Pledge Of Allegiance

I pledge allegiance to the flag of the United States of America, and to the republic for which it stands, one nation under God, indivisible, with liberty and justice for all


Thirty-one eloquent words which makes many feel a part of something bigger. Words that have inspired patriotism, honor, and a sense of tradition for many of us. The Pledge of Allegiance has been recited in schools since 1892. Congressional sessions are opened with the pledge and it has been recited at civil, military, club, and other public functions.

Today, there are hundreds of challenges to the Pledge of Allegiance, stemming from claims it violates the First Amendment due to the the phrase “under God” and freedom of speech since it is required by law in some schools.

The phase “under God” was added in 1954, by the encouragement of President Eisenhower, in response to the Communist threat, believing that a true communist would dare not make such a pledge. In his attempt to root out the communist, President Eisenhower opened the door to these religious challenges.
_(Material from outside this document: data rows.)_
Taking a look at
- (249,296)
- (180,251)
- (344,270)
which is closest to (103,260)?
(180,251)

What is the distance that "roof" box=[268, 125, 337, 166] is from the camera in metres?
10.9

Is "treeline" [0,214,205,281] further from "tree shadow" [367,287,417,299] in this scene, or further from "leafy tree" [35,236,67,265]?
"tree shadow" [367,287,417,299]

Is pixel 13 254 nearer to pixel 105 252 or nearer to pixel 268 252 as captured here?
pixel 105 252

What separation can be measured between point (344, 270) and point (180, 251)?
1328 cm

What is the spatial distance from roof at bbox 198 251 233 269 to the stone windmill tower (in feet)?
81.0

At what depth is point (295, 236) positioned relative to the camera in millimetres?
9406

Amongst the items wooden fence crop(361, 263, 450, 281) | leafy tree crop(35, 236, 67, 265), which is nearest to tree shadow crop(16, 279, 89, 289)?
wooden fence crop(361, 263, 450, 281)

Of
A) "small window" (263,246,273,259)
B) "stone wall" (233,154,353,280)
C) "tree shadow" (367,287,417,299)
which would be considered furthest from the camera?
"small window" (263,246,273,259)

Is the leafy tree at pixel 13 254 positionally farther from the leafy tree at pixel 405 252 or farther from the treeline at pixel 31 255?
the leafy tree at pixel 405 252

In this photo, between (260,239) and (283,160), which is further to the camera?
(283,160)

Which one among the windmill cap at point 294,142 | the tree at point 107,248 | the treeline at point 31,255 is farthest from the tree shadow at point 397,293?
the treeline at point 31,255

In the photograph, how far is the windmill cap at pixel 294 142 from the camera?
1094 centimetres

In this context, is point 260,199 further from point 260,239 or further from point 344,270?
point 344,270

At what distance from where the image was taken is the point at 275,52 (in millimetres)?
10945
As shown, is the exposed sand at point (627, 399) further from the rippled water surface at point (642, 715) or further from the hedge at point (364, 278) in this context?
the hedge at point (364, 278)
What is more alarming are those who believe their right to free speech is being violated by requiring them to pledge thier allegiance to the Flag or the United States of American, the other 49 States, and our form of Government which unites us all. They fail to understand that we are ONE nation that should not be divided or alone and that we understand the rights to Liberty and Justice belongs to all of us.

Many still feel that sense of patriotism and honor to their Flag and Country when they recite the pledge. While some may protest and worry that they are being violated,  others will still stand tall, put their hand over their heart, and tear up when reciting the Pledge of Allegiance. Not only do they recite it for themselves, but for fellow soldiers, airmen, and sailors who gave their all defending it.